- Task prompt -
Transcribe only part of the material below: the lines from the one containing "How to Fix Your Bounce Rate - Priority Order" through the one containing "Expected result: Bounce", inclusive, exactly as written.
+--
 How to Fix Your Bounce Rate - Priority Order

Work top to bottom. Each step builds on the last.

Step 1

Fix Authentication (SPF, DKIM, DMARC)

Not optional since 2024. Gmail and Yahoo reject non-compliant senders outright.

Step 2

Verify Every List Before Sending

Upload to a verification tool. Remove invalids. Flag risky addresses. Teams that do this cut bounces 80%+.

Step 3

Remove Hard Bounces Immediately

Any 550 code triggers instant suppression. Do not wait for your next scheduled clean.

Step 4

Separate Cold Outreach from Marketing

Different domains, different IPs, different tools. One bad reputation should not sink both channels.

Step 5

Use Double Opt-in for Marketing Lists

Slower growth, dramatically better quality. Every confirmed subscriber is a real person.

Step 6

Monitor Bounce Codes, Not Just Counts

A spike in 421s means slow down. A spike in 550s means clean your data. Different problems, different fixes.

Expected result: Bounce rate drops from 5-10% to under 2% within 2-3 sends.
+--
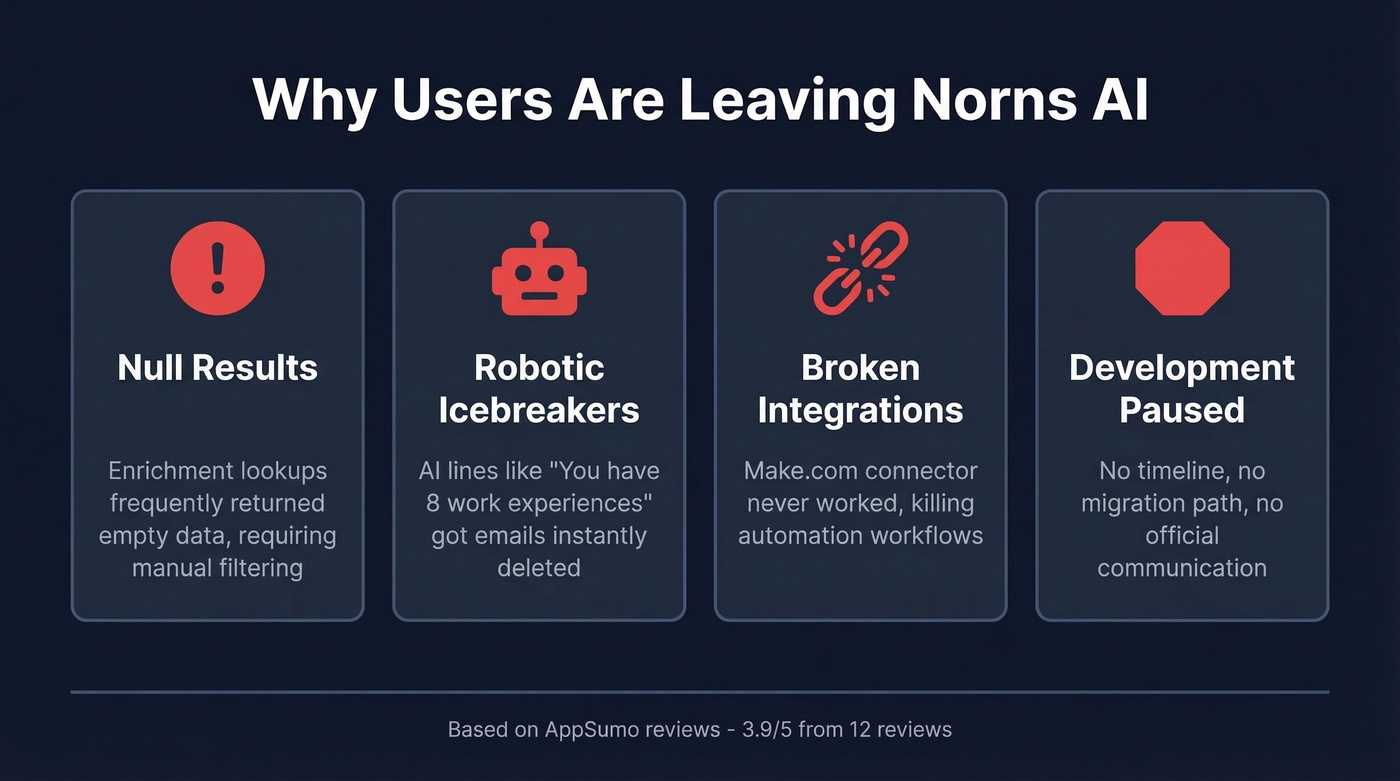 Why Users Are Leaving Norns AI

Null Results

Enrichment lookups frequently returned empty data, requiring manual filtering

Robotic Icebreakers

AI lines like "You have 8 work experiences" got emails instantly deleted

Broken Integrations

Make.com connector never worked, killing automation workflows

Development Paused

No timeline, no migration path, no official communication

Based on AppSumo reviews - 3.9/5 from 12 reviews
+--
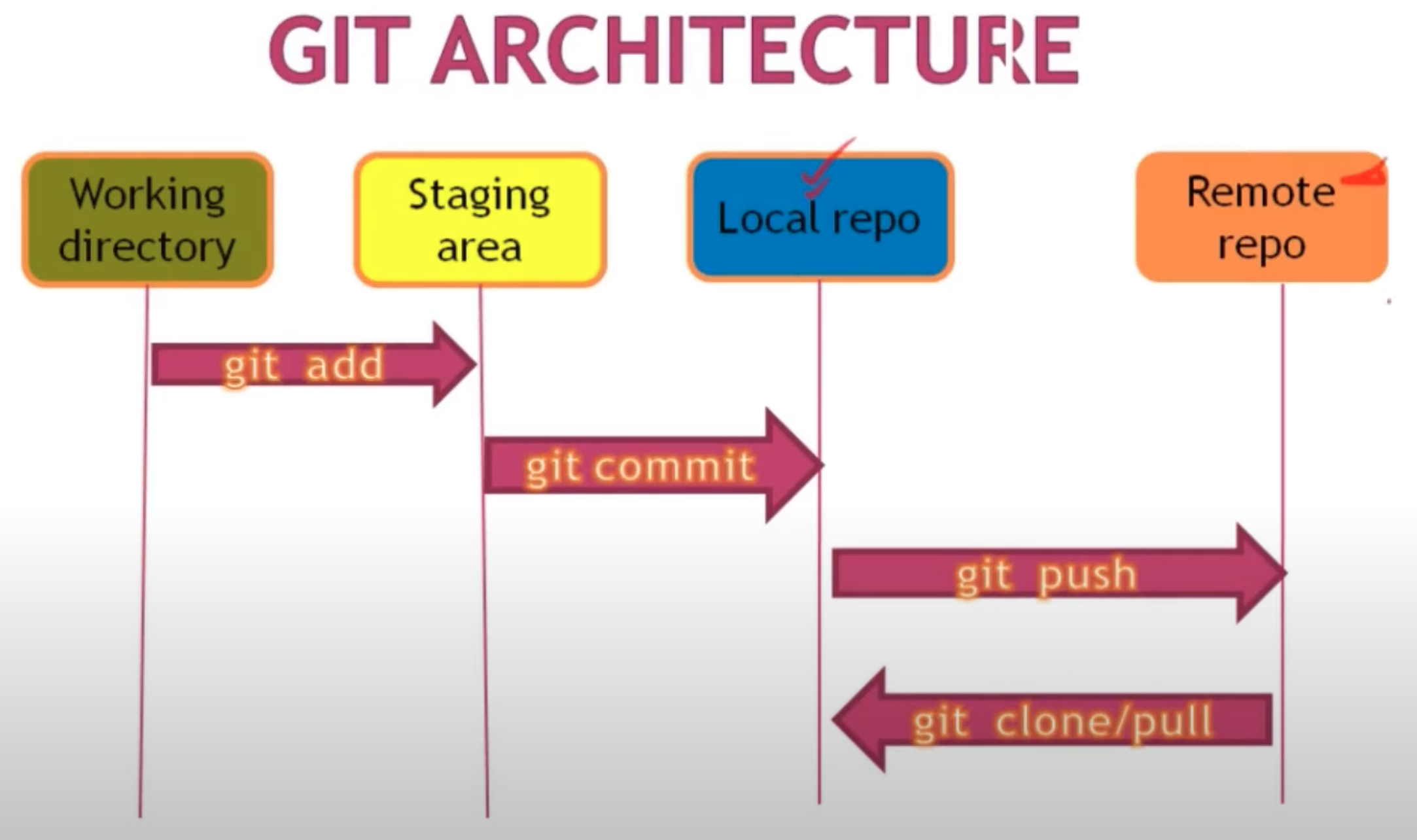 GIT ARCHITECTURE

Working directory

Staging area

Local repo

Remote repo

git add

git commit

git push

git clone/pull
+--
- Answer space -
 How to Fix Your Bounce Rate - Priority Order

Work top to bottom. Each step builds on the last.

Step 1

Fix Authentication (SPF, DKIM, DMARC)

Not optional since 2024. Gmail and Yahoo reject non-compliant senders outright.

Step 2

Verify Every List Before Sending

Upload to a verification tool. Remove invalids. Flag risky addresses. Teams that do this cut bounces 80%+.

Step 3

Remove Hard Bounces Immediately

Any 550 code triggers instant suppression. Do not wait for your next scheduled clean.

Step 4

Separate Cold Outreach from Marketing

Different domains, different IPs, different tools. One bad reputation should not sink both channels.

Step 5

Use Double Opt-in for Marketing Lists

Slower growth, dramatically better quality. Every confirmed subscriber is a real person.

Step 6

Monitor Bounce Codes, Not Just Counts

A spike in 421s means slow down. A spike in 550s means clean your data. Different problems, different fixes.

Expected result: Bounce rate drops from 5-10% to under 2% within 2-3 sends.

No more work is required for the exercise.